CatIQ’s Canadian Catastrophe Conference

Toronto

 

Those gathered for Catastrophe Indices and Quantification Inc.’s Canadian Catastrophe Conference (C4 2017) in downtown Toronto learned about all manner of topics, including natural catastrophe losses, the Fort McMurray wildfire, terrorism insurance, Cat modelling, geomagnetic storms and wildfire risk management.

RETHINKING TERRORISM INSURANCE

Terrorism insurance programs need a reset to ensure that clients are appropriately covered given the continuing shift from attacks on property to attacks on people designed to produce mass casualties, said Scott Bolton, the United Kingdom-based director of business development and network relations for Aon Risk Solutions.

“We can’t just keep having conversations around property damage and business interruption,” Bolton told those attending Terrorism Risk: International & Canadian Perspectives.

Data listing:
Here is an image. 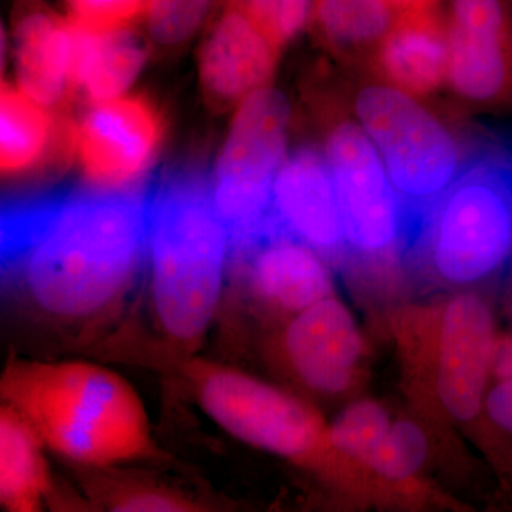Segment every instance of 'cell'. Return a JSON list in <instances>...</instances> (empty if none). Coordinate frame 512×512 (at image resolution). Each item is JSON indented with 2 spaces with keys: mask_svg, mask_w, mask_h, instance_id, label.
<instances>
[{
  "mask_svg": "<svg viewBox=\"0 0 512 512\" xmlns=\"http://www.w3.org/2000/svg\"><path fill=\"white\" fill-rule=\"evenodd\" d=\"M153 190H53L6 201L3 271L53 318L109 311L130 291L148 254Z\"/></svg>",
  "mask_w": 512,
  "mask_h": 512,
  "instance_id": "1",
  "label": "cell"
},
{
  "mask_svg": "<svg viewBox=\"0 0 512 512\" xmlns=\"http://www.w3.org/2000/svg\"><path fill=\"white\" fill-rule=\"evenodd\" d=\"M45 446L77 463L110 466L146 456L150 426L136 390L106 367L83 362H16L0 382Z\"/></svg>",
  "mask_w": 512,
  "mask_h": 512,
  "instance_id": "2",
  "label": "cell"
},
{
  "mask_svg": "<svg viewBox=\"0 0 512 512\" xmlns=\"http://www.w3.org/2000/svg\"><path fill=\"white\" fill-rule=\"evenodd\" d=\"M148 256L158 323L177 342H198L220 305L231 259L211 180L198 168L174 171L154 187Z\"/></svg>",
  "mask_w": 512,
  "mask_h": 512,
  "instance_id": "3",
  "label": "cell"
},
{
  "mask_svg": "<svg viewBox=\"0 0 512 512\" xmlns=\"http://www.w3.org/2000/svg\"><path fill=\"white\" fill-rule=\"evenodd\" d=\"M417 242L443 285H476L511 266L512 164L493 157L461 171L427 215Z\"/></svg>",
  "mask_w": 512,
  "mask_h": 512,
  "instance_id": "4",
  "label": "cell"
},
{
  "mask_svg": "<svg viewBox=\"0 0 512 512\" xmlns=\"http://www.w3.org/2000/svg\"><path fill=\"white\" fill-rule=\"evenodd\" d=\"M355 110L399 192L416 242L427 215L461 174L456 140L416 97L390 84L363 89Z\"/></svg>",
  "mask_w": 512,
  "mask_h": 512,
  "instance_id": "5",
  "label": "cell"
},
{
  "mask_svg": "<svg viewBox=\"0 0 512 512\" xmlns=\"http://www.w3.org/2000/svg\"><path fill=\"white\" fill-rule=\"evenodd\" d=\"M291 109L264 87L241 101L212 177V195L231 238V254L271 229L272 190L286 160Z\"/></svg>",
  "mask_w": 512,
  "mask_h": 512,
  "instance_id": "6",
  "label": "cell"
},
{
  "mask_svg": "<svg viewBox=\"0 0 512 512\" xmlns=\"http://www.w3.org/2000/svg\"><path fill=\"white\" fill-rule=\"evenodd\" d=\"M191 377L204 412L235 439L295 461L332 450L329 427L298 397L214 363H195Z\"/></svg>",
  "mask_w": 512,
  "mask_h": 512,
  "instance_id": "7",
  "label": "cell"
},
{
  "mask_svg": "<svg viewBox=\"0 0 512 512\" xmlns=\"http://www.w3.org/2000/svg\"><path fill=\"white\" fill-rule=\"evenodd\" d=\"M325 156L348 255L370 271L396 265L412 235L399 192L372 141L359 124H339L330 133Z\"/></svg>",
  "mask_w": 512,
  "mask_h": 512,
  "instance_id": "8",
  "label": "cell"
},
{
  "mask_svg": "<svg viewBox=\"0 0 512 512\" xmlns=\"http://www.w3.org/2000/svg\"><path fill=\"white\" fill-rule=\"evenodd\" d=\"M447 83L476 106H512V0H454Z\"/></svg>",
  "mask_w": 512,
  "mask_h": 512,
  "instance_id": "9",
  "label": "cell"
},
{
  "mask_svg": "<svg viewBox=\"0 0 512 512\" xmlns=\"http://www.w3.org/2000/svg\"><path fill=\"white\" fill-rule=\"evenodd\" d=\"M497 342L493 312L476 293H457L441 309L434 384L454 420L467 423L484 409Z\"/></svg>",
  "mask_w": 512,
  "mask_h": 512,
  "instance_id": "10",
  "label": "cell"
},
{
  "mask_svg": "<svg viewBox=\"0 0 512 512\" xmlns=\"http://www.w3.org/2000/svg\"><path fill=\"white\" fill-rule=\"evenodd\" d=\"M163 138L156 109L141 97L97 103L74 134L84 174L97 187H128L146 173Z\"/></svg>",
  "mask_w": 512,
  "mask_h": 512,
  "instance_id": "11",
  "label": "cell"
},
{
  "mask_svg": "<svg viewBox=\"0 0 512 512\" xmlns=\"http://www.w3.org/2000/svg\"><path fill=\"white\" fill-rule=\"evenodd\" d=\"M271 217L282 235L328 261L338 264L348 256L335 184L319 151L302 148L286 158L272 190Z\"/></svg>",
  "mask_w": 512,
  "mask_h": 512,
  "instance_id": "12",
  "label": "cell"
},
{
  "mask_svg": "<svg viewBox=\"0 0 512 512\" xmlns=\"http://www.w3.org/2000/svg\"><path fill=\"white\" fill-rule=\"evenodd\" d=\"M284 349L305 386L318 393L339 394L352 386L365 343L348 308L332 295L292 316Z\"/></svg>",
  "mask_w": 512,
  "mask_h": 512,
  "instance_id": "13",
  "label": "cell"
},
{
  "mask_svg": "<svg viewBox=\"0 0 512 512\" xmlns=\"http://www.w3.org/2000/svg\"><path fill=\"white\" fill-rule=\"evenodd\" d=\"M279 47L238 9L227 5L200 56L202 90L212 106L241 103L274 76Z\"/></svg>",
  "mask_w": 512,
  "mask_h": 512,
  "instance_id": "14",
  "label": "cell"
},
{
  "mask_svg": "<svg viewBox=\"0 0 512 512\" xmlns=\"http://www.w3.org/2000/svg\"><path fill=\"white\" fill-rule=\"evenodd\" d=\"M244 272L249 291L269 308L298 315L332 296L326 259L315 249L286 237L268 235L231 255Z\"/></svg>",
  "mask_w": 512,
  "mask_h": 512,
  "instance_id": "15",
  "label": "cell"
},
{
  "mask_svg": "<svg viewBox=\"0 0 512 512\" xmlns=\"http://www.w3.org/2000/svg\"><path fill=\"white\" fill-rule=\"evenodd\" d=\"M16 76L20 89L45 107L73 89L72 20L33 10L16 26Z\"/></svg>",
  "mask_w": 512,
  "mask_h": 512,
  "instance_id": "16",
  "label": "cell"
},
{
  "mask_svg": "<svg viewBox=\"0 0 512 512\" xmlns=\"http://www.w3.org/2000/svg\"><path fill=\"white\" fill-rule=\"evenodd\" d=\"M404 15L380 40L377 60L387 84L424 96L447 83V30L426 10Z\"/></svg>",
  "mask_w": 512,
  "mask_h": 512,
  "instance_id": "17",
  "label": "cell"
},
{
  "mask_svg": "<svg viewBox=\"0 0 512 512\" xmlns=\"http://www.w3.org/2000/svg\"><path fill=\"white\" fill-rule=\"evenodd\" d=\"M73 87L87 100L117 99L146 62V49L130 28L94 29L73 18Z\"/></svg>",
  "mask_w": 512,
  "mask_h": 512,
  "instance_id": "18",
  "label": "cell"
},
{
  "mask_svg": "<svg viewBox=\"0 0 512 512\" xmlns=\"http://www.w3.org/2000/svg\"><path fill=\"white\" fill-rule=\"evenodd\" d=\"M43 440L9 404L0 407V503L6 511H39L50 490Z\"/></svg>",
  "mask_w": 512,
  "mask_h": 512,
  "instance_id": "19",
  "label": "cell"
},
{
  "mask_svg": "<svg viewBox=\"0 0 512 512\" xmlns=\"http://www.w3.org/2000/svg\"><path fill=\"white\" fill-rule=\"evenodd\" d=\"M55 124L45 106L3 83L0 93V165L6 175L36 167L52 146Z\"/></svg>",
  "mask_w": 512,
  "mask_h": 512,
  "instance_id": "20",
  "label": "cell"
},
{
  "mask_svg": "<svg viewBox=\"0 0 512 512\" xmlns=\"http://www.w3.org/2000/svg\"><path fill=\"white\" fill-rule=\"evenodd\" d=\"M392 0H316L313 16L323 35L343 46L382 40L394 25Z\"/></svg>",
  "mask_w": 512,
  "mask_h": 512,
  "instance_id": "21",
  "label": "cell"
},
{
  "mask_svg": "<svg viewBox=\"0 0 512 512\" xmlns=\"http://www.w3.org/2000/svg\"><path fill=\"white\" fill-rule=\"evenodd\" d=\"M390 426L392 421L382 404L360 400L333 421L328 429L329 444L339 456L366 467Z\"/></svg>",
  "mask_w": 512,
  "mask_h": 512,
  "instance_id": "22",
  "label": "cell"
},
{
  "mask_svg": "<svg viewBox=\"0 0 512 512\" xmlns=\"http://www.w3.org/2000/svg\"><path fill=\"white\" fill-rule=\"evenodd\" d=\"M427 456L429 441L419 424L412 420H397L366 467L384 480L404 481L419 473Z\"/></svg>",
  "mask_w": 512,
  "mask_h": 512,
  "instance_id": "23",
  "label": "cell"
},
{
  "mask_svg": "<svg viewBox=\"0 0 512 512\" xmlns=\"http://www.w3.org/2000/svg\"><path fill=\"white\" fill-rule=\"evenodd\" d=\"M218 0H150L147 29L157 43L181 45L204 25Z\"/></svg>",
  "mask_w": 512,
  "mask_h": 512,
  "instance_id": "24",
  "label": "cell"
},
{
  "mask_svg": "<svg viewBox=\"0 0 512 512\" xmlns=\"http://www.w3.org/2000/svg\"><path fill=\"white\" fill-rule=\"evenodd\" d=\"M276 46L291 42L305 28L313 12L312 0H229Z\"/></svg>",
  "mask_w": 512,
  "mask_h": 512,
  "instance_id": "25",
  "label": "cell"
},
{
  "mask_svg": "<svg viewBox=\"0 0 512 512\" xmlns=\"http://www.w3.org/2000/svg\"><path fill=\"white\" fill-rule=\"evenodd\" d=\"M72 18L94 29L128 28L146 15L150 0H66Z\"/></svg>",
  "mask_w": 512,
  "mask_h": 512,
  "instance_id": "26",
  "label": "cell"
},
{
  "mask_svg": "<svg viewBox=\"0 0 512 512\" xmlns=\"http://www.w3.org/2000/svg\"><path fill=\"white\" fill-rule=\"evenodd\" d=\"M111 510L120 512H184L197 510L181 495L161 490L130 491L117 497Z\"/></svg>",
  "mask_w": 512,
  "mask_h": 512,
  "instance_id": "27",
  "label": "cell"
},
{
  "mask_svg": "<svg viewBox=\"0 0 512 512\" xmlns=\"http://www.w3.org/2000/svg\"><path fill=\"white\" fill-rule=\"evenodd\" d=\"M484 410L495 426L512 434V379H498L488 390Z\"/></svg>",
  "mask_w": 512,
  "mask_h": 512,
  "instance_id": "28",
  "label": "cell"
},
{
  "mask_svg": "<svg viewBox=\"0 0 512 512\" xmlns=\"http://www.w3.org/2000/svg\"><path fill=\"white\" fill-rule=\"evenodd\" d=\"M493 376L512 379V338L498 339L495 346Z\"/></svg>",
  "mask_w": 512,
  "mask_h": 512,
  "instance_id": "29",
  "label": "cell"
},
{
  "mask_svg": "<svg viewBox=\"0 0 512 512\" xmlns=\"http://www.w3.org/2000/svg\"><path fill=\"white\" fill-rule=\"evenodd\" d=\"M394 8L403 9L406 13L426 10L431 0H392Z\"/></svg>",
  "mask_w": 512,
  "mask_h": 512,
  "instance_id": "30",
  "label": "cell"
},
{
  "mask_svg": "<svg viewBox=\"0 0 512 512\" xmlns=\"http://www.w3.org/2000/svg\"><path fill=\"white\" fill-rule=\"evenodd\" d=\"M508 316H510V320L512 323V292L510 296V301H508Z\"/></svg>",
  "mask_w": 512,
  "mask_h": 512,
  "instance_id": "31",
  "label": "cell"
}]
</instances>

**PARTS OF THE EXERCISE**
(1) In the conference excerpt, what shift in attacks does Scott Bolton say terrorism insurance programs must now account for?
(2) Copy out the conference excerpt word for word, starting with "Those gathered for" and going on through "Aon Risk Solutions.".
The listing has no connection to the conference excerpt.

**SOLUTIONS BY TASK**
(1) A continuing shift from attacks on property to attacks on people designed to produce mass casualties.

(2)
Those gathered for Catastrophe Indices and Quantification Inc.’s Canadian Catastrophe Conference (C4 2017) in downtown Toronto learned about all manner of topics, including natural catastrophe losses, the Fort McMurray wildfire, terrorism insurance, Cat modelling, geomagnetic storms and wildfire risk management.

RETHINKING TERRORISM INSURANCE

Terrorism insurance programs need a reset to ensure that clients are appropriately covered given the continuing shift from attacks on property to attacks on people designed to produce mass casualties, said Scott Bolton, the United Kingdom-based director of business development and network relations for Aon Risk Solutions.